SOURCE MATERIAL.

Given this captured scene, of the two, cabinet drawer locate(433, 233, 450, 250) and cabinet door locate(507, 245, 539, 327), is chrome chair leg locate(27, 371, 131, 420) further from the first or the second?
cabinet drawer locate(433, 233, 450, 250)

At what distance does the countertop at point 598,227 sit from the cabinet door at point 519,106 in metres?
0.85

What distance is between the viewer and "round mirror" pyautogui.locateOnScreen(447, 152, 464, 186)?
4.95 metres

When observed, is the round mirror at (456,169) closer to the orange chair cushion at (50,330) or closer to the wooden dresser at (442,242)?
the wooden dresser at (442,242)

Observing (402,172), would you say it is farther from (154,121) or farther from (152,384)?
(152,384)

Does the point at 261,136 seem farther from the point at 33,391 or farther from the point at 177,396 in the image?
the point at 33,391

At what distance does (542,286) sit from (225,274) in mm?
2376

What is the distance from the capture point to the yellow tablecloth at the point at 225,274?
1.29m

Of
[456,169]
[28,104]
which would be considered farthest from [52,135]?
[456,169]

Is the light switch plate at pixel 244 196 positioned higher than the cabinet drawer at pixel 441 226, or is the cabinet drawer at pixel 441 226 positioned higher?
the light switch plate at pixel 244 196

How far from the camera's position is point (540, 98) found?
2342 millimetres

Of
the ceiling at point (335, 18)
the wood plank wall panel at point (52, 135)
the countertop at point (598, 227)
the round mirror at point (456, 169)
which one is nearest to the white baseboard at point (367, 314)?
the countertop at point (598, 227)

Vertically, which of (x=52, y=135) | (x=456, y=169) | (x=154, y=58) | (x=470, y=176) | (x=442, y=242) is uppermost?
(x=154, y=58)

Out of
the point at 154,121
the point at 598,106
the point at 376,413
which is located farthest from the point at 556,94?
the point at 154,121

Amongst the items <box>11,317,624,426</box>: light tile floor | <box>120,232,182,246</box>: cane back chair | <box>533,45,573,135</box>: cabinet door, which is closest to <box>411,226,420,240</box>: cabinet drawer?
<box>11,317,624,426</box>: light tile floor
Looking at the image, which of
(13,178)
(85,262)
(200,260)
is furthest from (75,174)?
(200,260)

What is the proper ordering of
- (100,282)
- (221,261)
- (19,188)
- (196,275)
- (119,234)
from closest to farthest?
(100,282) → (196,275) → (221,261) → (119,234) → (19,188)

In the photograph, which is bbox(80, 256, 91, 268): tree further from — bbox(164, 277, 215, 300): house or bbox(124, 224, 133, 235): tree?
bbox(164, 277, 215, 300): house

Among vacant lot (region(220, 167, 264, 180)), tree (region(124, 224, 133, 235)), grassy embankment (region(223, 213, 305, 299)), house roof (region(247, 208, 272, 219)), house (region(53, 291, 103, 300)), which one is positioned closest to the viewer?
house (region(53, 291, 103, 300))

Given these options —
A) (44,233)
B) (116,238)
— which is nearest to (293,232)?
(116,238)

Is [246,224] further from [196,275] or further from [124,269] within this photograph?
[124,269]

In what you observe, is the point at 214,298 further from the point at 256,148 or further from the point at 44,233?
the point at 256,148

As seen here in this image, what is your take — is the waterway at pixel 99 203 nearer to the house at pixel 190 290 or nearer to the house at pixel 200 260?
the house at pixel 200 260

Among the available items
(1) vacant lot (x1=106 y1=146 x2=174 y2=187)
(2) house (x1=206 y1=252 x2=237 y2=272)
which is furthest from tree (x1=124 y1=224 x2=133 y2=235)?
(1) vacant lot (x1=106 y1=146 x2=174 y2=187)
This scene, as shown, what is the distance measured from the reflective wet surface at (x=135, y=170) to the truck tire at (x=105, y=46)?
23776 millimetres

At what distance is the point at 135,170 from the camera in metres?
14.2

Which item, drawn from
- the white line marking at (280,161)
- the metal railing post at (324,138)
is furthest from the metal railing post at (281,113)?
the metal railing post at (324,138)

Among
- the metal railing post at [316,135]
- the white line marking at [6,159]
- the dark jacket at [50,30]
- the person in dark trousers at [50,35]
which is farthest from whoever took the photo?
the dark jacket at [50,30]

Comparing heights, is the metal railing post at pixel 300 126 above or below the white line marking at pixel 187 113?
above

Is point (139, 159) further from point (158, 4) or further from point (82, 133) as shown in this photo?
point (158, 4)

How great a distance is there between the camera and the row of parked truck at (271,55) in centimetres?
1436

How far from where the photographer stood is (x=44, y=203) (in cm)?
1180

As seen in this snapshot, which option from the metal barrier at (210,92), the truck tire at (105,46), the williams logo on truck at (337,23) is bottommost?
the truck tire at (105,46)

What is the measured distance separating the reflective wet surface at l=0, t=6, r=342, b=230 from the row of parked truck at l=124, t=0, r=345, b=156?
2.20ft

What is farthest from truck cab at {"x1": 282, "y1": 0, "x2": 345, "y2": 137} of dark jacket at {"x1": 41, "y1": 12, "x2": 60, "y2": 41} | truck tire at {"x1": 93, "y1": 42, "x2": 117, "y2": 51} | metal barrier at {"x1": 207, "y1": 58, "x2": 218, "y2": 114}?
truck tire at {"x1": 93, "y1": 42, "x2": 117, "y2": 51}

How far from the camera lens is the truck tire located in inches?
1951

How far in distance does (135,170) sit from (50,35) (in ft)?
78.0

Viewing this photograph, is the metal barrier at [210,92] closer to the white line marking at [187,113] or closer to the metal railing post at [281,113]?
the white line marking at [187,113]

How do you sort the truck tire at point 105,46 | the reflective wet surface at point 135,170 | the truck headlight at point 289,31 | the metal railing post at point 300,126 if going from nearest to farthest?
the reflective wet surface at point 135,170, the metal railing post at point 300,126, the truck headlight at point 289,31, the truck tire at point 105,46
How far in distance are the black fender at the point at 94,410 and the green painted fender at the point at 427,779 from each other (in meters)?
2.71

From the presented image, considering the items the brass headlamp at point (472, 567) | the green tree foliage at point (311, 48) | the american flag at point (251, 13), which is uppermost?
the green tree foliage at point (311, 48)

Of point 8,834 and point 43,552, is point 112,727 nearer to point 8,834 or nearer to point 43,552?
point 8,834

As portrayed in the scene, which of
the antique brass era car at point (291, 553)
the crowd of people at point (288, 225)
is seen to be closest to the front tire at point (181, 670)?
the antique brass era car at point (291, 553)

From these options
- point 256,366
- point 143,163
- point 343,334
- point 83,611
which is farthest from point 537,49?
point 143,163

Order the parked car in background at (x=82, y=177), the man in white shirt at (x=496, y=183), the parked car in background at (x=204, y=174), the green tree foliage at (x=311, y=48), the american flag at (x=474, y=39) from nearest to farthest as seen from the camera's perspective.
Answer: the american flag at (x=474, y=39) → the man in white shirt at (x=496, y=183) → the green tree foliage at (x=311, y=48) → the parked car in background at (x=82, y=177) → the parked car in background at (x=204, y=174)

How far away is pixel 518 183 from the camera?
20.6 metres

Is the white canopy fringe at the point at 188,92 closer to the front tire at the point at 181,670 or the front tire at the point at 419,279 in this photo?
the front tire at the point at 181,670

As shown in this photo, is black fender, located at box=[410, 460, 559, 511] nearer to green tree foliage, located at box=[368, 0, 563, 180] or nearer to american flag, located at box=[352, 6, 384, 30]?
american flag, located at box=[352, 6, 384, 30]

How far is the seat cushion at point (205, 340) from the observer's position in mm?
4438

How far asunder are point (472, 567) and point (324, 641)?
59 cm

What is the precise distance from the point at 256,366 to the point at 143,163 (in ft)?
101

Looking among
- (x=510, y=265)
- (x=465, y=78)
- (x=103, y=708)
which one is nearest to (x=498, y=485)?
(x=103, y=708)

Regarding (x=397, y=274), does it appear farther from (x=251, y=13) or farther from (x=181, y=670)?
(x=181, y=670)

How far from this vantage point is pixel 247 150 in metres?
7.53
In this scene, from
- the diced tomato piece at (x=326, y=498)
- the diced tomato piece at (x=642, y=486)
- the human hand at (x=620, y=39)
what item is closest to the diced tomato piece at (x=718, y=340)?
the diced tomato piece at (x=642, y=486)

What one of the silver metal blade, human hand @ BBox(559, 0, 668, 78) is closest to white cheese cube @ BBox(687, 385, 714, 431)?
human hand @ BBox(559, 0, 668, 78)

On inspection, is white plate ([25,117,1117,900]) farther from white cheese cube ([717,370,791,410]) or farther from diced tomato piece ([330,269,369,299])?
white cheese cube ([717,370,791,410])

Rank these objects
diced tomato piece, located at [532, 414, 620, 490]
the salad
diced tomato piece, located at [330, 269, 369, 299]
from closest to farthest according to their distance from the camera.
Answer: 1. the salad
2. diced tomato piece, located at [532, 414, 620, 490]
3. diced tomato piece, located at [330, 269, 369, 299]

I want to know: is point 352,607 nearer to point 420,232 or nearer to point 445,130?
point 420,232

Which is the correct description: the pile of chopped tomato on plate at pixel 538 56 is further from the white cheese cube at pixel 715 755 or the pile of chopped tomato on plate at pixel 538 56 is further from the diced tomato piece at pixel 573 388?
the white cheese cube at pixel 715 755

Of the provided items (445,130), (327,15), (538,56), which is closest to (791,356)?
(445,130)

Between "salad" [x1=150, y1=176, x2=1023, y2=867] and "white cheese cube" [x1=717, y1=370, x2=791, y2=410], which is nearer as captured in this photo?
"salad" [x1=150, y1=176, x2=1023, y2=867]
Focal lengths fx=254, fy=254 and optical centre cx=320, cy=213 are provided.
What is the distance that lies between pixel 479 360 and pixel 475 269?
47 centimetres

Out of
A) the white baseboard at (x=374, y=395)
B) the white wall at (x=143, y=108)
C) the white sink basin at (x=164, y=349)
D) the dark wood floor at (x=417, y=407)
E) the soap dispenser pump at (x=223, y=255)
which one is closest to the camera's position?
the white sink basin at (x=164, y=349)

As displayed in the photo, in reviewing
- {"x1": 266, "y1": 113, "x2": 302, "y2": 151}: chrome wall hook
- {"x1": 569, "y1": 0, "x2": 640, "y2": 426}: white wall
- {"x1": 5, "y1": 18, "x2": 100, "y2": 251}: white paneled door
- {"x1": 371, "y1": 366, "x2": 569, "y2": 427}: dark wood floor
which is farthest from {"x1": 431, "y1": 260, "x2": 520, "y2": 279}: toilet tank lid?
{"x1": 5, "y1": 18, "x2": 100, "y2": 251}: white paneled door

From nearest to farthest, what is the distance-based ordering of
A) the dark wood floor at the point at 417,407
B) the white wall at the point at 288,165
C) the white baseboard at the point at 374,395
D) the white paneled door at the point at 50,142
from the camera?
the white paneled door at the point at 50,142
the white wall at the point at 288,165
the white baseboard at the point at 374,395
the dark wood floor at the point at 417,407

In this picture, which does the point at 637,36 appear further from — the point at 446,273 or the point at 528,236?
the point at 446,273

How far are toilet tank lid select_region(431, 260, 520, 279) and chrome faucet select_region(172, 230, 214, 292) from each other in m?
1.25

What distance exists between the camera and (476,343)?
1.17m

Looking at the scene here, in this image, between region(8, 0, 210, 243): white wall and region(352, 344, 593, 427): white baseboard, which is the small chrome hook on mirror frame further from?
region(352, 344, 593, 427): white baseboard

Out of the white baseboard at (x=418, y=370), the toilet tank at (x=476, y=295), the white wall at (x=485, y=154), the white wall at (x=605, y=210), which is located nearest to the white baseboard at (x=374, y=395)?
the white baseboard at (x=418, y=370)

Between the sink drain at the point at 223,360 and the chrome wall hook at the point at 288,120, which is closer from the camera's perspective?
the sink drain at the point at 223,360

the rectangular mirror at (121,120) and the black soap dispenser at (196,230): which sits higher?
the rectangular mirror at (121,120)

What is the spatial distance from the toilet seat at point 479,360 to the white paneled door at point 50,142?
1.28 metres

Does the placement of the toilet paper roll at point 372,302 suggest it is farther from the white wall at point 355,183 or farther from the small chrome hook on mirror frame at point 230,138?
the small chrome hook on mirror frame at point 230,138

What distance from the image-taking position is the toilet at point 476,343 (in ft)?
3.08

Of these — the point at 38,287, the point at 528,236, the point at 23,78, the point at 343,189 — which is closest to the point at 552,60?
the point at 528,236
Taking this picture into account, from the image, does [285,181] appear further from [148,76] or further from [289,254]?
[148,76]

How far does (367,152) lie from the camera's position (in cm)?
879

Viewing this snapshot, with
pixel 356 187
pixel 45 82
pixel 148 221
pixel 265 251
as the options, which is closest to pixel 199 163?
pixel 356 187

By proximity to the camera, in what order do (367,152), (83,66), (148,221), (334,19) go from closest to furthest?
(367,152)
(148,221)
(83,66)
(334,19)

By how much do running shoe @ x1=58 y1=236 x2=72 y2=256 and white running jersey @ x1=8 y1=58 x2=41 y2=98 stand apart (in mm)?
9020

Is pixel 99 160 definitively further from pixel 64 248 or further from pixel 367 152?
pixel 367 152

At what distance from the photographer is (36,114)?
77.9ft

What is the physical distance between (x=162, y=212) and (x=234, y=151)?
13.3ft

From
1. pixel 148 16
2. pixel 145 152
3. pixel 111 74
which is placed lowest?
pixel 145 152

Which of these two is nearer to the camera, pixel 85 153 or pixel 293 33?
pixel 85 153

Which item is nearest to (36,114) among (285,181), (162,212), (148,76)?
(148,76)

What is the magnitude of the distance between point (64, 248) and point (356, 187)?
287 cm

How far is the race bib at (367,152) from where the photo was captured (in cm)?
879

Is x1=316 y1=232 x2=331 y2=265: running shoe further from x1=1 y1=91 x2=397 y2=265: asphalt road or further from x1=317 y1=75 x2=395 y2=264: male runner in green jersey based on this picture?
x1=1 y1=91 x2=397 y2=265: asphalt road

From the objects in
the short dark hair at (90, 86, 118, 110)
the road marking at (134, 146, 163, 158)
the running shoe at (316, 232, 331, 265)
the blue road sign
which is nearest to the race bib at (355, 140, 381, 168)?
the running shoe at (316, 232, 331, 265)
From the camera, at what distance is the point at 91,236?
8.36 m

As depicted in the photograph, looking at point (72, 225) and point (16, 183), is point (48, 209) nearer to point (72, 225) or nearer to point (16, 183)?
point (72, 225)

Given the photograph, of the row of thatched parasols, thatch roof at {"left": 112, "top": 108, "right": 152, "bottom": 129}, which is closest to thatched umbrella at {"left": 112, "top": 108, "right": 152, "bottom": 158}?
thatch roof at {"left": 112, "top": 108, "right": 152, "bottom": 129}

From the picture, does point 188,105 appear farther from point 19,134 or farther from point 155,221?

STATED GOAL.
Rewrite the entries from the line containing "Looking at the scene" through the line containing "1.28 metres", both included, as a Markdown table with the columns Row and Line. Number each line in Row and leave out blank lines.

SOLUTION TO THE EXERCISE.
| Row | Line |
|---|---|
| 1 | Looking at the scene here, in this image, between region(8, 0, 210, 243): white wall and region(352, 344, 593, 427): white baseboard, which is the small chrome hook on mirror frame further from? |
| 2 | region(352, 344, 593, 427): white baseboard |
| 3 | Out of the white baseboard at (x=418, y=370), the toilet tank at (x=476, y=295), the white wall at (x=485, y=154), the white wall at (x=605, y=210), which is located nearest to the white baseboard at (x=374, y=395)? |
| 4 | the white baseboard at (x=418, y=370) |
| 5 | Between the sink drain at the point at 223,360 and the chrome wall hook at the point at 288,120, which is closer from the camera's perspective? |
| 6 | the sink drain at the point at 223,360 |
| 7 | the rectangular mirror at (121,120) and the black soap dispenser at (196,230): which sits higher? |
| 8 | the rectangular mirror at (121,120) |
| 9 | What is the spatial distance from the toilet seat at point 479,360 to the white paneled door at point 50,142? |
| 10 | 1.28 metres |